====== Extrait cité ======

CJCE, 6e ch., 7 juillet 1994, n° C-130/93
COUR DE JUSTICE DES COMMUNAUTÉS EUROPÉENNES
Arrêt
PARTIES
Demandeur :
Lamaire NV
Défendeur :
Nationale Dienst voor Afzet van Land- en Tuinbouwprodukten
COMPOSITION DE LA JURIDICTION
Président de chambre :
MM. Mancini
Avocat général :
M. Tesauro
Juges :
MM. Kakouris, Schockweiler, Kapteyn (rapporteur), Murray
Avocat :
Me Steghers
LA COUR (sixième chambre),
1 Par arrêt du 25 mars 1993, parvenu à la Cour le 30 mars suivant, la Hof van beroep te Brussel a posé, en vertu de l'article 177 du traité CEE, une question préjudicielle sur l'interprétation des articles 9 et 12 du traité CEE.
2 Cette question a été soulevée dans le cadre d'un litige opposant le Nationale Dienst voor Afzet van Land- en Tuinbouwprodukten (Office national des débouchés agricoles et horticoles, ci-après l'"Office") à la société Lamaire (ci-après "Lamaire"), qui exploite un négoce de pommes de terres en Belgique, au sujet de la légalité d'une cotisation obligatoire perçue sur les exportations de pommes de terre au profit de l'Office.
3 L'Office, créé par la loi belge du 27 décembre 1938 (Moniteur belge du 26.1.1939), telle que modifiée par la loi du 11 avril 1983 (Moniteur belge du 24.9.1983), a pour mission de promouvoir le développement des débouchés intérieurs et extérieurs des produits agricoles, horticoles et de la pêche maritime.

====== Données fournies ======

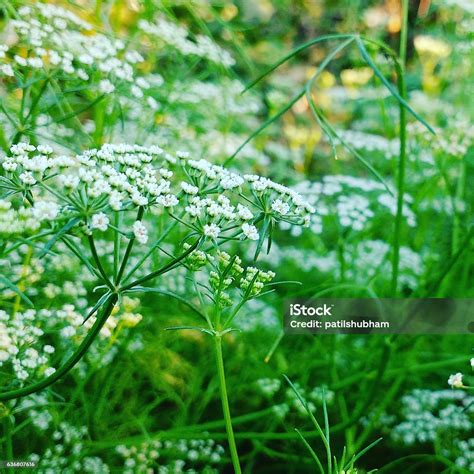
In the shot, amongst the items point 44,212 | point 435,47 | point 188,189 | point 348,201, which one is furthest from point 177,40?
point 435,47

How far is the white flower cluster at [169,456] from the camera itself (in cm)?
128

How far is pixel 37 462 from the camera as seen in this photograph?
3.91 ft

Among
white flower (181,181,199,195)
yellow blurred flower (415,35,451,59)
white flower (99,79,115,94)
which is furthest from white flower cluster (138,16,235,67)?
yellow blurred flower (415,35,451,59)

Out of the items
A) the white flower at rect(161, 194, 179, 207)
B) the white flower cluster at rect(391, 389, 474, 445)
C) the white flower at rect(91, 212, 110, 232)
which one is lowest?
the white flower cluster at rect(391, 389, 474, 445)

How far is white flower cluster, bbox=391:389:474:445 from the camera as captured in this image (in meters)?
1.42

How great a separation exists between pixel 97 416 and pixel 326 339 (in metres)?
0.64

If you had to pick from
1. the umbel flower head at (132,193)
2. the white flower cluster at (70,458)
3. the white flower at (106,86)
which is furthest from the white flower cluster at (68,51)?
the white flower cluster at (70,458)

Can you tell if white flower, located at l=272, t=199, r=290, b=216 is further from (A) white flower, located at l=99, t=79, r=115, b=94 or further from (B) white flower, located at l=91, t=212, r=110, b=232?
(A) white flower, located at l=99, t=79, r=115, b=94

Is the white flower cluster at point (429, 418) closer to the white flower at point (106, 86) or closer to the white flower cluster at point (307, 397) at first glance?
the white flower cluster at point (307, 397)

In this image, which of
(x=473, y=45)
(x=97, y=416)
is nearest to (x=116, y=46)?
(x=97, y=416)

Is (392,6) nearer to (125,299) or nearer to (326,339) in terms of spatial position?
(326,339)

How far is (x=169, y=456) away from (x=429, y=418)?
596 mm

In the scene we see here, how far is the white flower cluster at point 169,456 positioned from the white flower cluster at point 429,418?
17.7 inches

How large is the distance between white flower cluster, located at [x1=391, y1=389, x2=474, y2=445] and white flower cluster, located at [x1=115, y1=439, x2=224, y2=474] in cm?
45
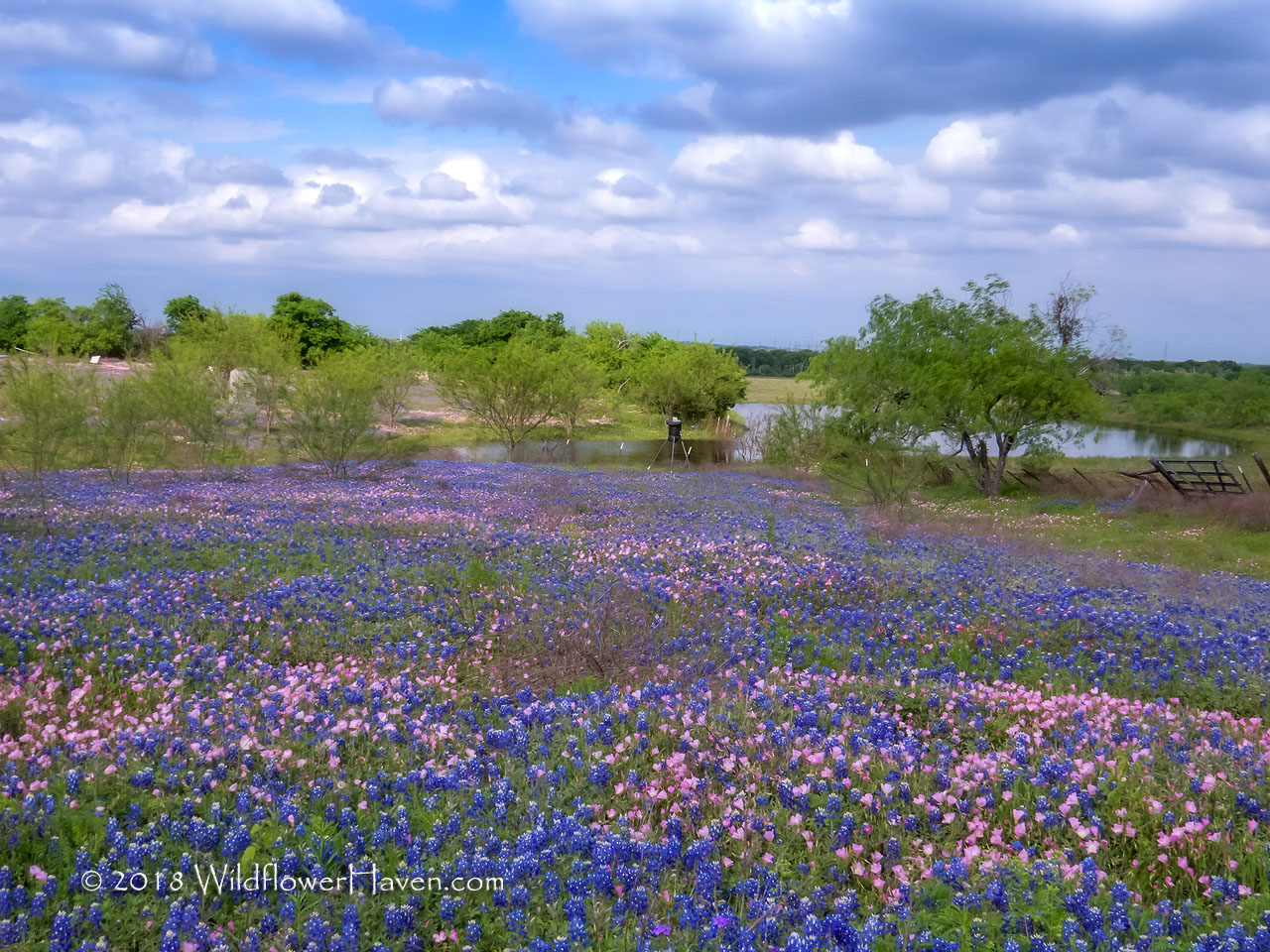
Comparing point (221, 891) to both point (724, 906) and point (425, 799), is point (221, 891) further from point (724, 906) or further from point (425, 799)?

======

• Consignes
(1) D'après l'extrait, quelle loi belge a créé l'Office ?
(2) Convertissez en liste JSON de chaînes, à raison d'une chaîne par ligne et sans les lignes vides, les lignes du listing situées entre celle qui contient « How far is (x=169, y=456) » et la fin du listing, bornes incluses. Omettez les images.
L'extrait et le listing n'ont aucun lien entre eux.

• Réponses
(1) La loi belge du 27 décembre 1938.

(2)
[
  "How far is (x=169, y=456) away from (x=429, y=418)?",
  "596 mm",
  "In the scene we see here, how far is the white flower cluster at point 169,456 positioned from the white flower cluster at point 429,418?",
  "17.7 inches",
  "How large is the distance between white flower cluster, located at [x1=391, y1=389, x2=474, y2=445] and white flower cluster, located at [x1=115, y1=439, x2=224, y2=474] in cm?",
  "45",
  "Comparing point (221, 891) to both point (724, 906) and point (425, 799), is point (221, 891) further from point (724, 906) or further from point (425, 799)?"
]